Le botaniste avait dit ça en se jetant littéralement sur Stephen, qui esquiva de justesse. S'ensuivit une course-poursuite qui ressemblait plus à un jeu de touche pour enfant parodié par des adultes. Stephen se cachait derrière la table de la cuisine tandis que son opposant faisait le tour pour l'attraper. Comprenant que ça ne servait à rien, le botaniste finit par sauter sur la table. Il s'élança à nouveau sur Stephen, qui laissa échapper un cri de surprise et tomba durement en arrière sur le sol de la cuisine. Dimitri Mendel se tenait désormais sur lui et tentait d'étrangler le pauvre écrivain, tout en le mordant férocement au niveau des épaules. S'il n'avait pas eu le souffle coupé par l'étreinte, Stephen aurait sans doute rameuté bien du monde à l'aide de par son cri de douleur.

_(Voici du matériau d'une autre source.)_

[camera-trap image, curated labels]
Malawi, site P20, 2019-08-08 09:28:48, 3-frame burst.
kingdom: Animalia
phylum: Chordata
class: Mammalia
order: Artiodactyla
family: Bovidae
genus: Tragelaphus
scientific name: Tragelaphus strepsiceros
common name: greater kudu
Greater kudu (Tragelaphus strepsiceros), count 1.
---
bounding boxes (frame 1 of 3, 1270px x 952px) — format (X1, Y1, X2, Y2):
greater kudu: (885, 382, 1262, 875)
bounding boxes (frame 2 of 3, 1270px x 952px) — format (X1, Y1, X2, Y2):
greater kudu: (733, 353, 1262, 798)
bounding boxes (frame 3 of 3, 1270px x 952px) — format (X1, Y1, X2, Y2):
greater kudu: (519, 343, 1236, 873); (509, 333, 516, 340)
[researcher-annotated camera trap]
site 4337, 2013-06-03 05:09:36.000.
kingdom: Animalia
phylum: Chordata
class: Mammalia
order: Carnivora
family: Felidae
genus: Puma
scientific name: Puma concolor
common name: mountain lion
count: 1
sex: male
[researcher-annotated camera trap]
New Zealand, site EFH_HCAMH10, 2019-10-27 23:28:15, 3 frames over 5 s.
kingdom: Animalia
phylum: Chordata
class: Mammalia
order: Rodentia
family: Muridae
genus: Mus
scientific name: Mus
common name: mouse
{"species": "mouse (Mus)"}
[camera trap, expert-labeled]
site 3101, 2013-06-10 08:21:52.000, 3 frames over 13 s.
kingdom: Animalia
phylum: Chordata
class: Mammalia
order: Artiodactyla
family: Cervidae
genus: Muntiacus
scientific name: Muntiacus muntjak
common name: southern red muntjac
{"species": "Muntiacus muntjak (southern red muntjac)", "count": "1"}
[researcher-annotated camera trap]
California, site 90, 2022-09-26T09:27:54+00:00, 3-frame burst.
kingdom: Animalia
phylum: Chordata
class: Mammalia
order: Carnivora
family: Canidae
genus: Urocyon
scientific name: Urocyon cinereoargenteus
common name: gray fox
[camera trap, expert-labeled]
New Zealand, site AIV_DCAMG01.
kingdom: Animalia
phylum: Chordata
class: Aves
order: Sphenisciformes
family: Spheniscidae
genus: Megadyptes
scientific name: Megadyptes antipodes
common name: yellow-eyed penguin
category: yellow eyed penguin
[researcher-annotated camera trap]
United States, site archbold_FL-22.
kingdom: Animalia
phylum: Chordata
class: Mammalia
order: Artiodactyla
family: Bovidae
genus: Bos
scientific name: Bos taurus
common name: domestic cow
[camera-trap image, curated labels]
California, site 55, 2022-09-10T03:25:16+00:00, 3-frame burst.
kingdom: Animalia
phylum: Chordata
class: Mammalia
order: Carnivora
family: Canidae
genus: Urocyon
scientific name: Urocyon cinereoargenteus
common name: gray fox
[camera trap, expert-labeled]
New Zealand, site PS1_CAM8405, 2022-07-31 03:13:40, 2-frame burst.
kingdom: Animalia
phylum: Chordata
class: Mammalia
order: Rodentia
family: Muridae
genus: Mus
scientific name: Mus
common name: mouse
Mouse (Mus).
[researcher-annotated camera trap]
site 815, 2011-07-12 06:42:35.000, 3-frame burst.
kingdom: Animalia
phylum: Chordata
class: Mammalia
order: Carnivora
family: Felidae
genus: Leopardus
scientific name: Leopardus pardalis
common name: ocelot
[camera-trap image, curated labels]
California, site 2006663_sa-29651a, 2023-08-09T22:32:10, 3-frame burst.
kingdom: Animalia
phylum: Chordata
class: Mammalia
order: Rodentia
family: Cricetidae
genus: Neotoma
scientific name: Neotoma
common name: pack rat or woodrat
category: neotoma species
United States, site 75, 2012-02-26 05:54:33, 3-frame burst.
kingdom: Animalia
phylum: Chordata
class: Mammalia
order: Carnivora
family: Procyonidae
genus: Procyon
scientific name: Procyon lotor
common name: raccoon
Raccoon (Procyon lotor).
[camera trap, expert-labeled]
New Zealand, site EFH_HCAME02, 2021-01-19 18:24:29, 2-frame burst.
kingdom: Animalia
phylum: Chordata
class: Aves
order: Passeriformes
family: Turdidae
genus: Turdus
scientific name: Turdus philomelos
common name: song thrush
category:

Il paniquait de plus en plus, sentant que s'il ne faisait rien très vite, il n'allait pas tarder à être tué par son agresseur. Soudain, sa main qui tâtonnait par terre dans un ultime espoir attrapa le pot de confiture, tombé avec la table par l'élan du botaniste. Sans hésité une seconde, car le temps pressait, il écrasa le pot contre le crâne du botaniste, le brisant en plusieurs éclats de verre. L'homme cessa immédiatement de mordre et de serrer son cou et retomba, assommé.

Stephen se dégagea de là et se mit à fouiller la cuisine. Ne trouvant pas ce qu'il voulait, il attrapa néanmoins un couteau de cuisine, prêt à s'en servir si jamais l'homme reprenait ses esprits. Il se lança alors dans l'exploration de la maison. S'il avait été dans d'autres circonstances, l'écrivain se serait surement arrêté pour constater que, de bien des manières, la maison était très mal entretenue. Stephen finit par trouver la corde dont il avait besoin dans un placard et ligota Dimitri Mendel. Mais ce faisant, il remarqua aussi que le corps de son agresseur rempli d'ecchymoses et de coup bleus. Et puis il y avait aussi l'odeur, nauséabonde, comme si le corps du pauvre bougre était en pleine décomposition. Il était en si mauvais état que Stephen en eut des haut-le-cœur à plusieurs reprises. Lorsqu'il fut sûr de l'avoir suffisamment bien attaché, Stephen s'assit sur une chaise, l'observant avec un mélange de curiosité et de peur. Finalement, il attrapa son Pokématos. Il ne savait pas de quoi souffrait le botaniste, mais si quelqu'un pouvait le découvrir, c'était bien son vieil ami Aldebert. 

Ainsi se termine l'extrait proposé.